**Data provided**
-- Opening Marker --

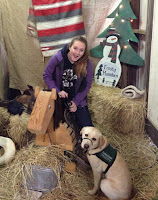 Colleen Bohannan with guide dog puppy at Christmas event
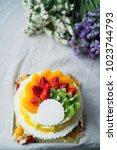 wedding cake with fresh fruits  ... | Shutterstock . vector #1023744793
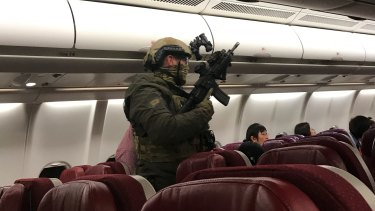 Security personnel board Flight MH128 after it returned to Melbourne.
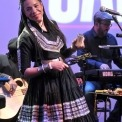 Woman wearing a black dress and smiling while playing a percussion instrument and a man in black playing the keyboard behind her all in front of a purple background.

-- Closing Marker --

**What you should do**
Repeat the material above in full and exactly, omitting the pictures.

**Worked solution**
 Colleen Bohannan with guide dog puppy at Christmas event
 wedding cake with fresh fruits  ... | Shutterstock . vector #1023744793
 Security personnel board Flight MH128 after it returned to Melbourne.
 Woman wearing a black dress and smiling while playing a percussion instrument and a man in black playing the keyboard behind her all in front of a purple background.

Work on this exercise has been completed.